There was a risk recently of me disagreeing with Tandleman in his post about German pubs. I was arguing that good service costs money, whilst Tandleman gave me the impression that he believed it did not. But then came the final comment on the matter from the great guru:
".....If your staff can't say "Hello", "Thanks", "Is everything all right?" and "Goodbye" they are a false economy in the first place, no matter how little you pay them.That, of course, is all very true. If the management team that is in charge of the day to day running of the pub cannot get this right, then there is indeed little hope. However, there is something niggling at the back of my mind over this one. I need to rationalise failings that do indeed occur in the industry.
If the Landlord or Landlady can't, then there is little hope......"
There have been times since we've been here when we know our quality of service has fallen below the standard we aspire to. This mainly occurred during busy bank holiday and school holiday times. We started here by operating a cheap as chips service that appealed to the lowest common denominator. Occasionally we would have a very busy night, packed to the gunnels, the staff, Ann and myself became very stressed, the service fell apart at the seams, the complaints became worrying and everything was thoroughly unacceptable.

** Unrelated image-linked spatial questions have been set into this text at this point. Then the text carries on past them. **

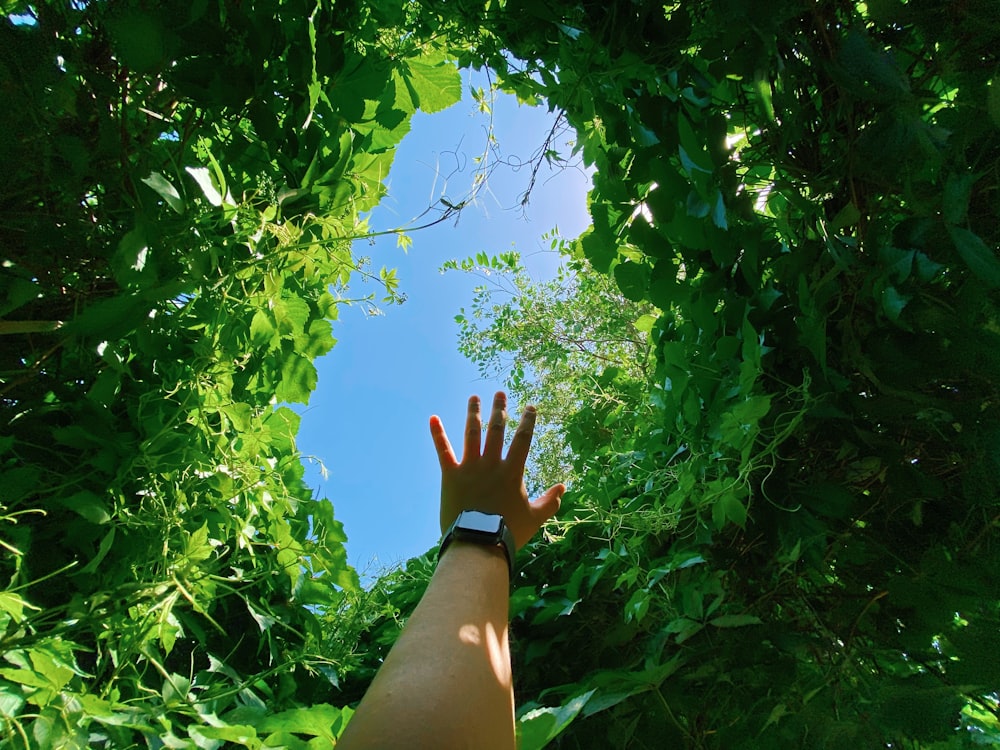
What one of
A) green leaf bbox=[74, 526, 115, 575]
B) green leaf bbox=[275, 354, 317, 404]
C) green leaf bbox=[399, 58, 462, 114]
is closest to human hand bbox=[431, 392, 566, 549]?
green leaf bbox=[275, 354, 317, 404]

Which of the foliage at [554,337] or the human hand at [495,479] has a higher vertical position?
the foliage at [554,337]

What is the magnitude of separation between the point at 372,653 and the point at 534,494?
0.87 m

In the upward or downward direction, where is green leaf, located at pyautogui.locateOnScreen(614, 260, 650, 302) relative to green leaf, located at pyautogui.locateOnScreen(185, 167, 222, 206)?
downward

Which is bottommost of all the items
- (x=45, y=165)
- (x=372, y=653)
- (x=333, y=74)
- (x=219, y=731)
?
(x=219, y=731)

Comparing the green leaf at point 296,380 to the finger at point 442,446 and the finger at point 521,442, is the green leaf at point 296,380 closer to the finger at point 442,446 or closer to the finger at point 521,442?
the finger at point 442,446

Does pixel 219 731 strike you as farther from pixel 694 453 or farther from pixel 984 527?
pixel 984 527

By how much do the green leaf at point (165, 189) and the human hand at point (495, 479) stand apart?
1.50 ft

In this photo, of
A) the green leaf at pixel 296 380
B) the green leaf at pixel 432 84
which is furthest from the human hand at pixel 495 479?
the green leaf at pixel 432 84

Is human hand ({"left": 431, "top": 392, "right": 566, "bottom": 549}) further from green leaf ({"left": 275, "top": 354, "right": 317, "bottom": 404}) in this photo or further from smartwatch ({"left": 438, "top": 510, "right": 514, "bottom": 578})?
green leaf ({"left": 275, "top": 354, "right": 317, "bottom": 404})

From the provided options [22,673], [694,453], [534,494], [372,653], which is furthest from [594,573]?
[534,494]

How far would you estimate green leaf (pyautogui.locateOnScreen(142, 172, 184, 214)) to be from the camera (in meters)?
0.65

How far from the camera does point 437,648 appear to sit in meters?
0.52

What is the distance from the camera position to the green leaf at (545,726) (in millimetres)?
683

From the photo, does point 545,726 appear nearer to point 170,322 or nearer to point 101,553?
point 101,553
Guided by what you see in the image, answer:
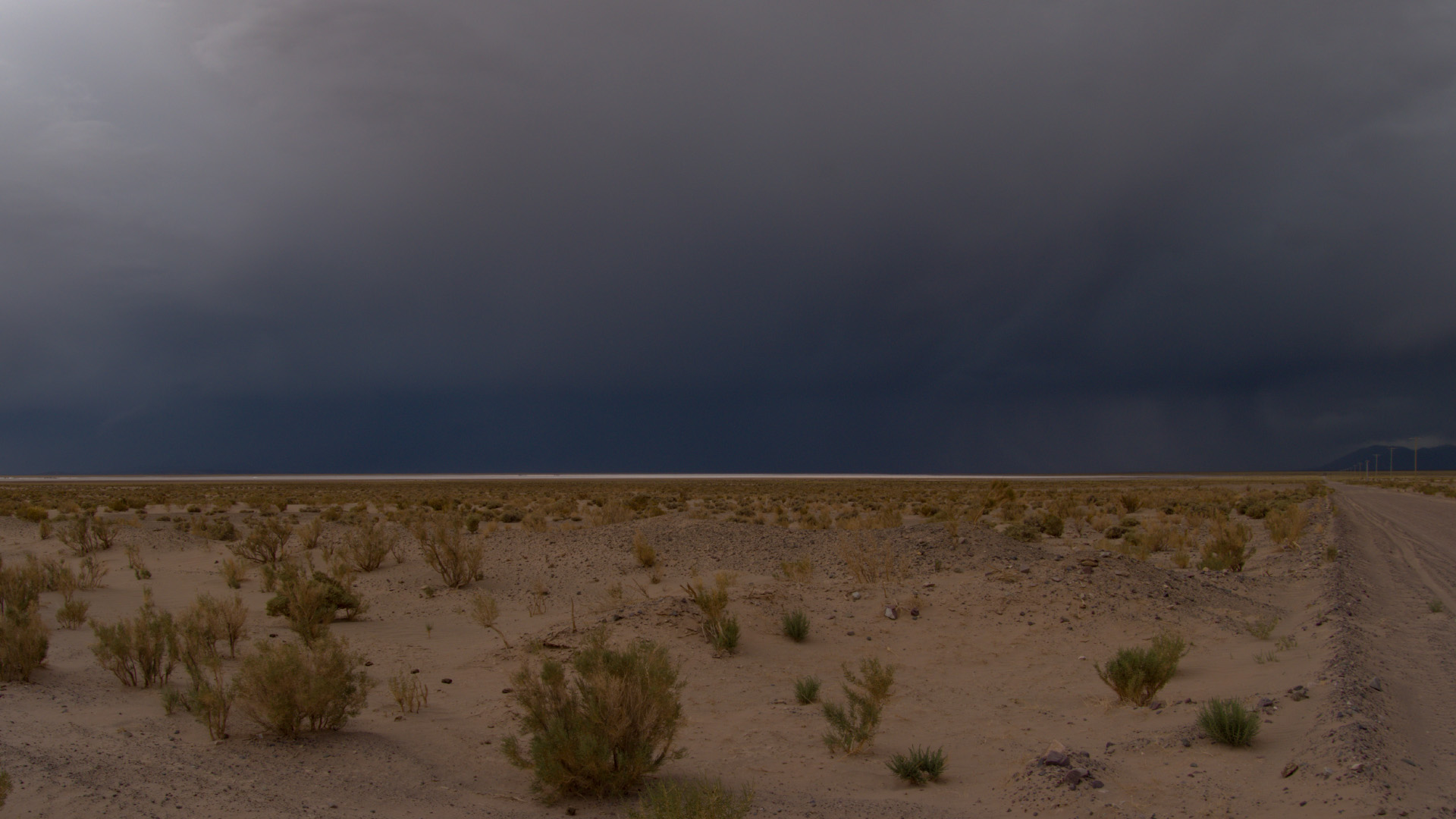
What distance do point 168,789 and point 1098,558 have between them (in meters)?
16.3

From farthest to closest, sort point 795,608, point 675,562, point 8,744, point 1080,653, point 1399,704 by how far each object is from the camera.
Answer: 1. point 675,562
2. point 795,608
3. point 1080,653
4. point 1399,704
5. point 8,744

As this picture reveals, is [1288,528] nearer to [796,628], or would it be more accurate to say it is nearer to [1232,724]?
[796,628]

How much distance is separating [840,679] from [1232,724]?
5225 mm

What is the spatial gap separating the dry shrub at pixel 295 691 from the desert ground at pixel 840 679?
0.22 m

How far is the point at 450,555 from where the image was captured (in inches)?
722

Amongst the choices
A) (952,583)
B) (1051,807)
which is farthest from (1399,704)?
(952,583)

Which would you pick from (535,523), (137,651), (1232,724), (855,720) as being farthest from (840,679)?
(535,523)

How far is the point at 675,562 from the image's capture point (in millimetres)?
20234

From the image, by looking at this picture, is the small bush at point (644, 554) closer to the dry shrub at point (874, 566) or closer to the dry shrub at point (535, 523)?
the dry shrub at point (874, 566)

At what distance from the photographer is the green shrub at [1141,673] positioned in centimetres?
916

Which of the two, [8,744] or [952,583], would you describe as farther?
[952,583]

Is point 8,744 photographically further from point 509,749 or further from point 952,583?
point 952,583

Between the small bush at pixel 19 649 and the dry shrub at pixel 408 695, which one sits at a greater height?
the small bush at pixel 19 649

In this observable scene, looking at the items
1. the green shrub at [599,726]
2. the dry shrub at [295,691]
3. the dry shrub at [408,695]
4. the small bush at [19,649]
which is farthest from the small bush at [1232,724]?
the small bush at [19,649]
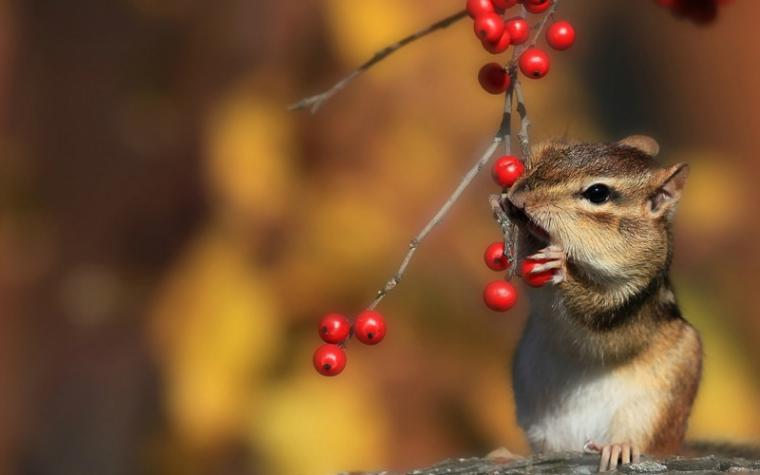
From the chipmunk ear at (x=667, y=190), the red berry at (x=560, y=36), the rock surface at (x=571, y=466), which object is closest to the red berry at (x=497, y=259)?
the red berry at (x=560, y=36)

When schools aren't out things are generally very quiet. We like this time a lot. We can ensure that our customer care extends far beyond the simple courtesy suggested by Tandleman. We can spend time talking with customers about all manner of things including beer, food and of course our wonderful countryside we have around here. Suggesting walks and other activities, relating various amusing stories about our time here and generally entertaining the customers are things we enjoy doing when we find the time.
Ann and I enjoy the interaction with pleasant people, perhaps if we didn't we'd be in the wrong job. The problem is, when we we're running a service that was geared to the mass market, there was not sufficient revenue to cover the overheads. Also there were various quality issues that could be improved, such as the food.
About 2½ years ago we decided to raise our game. We decided to remove all mass produced and mass marketed products from our portfolio. Coca Cola went in favour of Fentimans, all fruit juices are now Looza (Pronounced Lohsa, I believe) which are good quality Belgian fruit juice, we have keg products that are different and interesting and of course we only stock Cumbrian microbrewed cask beers. The food has significantly improved to something akin to restaurant quality with ingredients sourced from local producers.
The result is that we are happier. The customers we like to have here are happier. Best of all the overall quality of the service we provide is so much better. We hope we have achieved all of this without turning into the style of operation that looks down on the customer who just wants a drink. We hope we haven't turned too snooty.
It does cut out the cheap and cheerful brigade. Many of whom are very nice and pleasant people. Some however, very clearly are not. It has significantly reduced the unacceptable and unmanageable massive variations in the levels of trade. It just proves that for us at least, our bread and butter trade is in fact a quality trade.
Because all of this justifies a slightly higher price we run the risk of actually breaking into profit sometime soon. More importantly, because we are happier we remain calmer for more of the time and therefore the risk of providing poor customer care is reduced.
So, although the things the great Mr Tandleman insists cost nothing are important and should come second nature, they are less likely to fail in a pub where the landlord is happy and can make a living.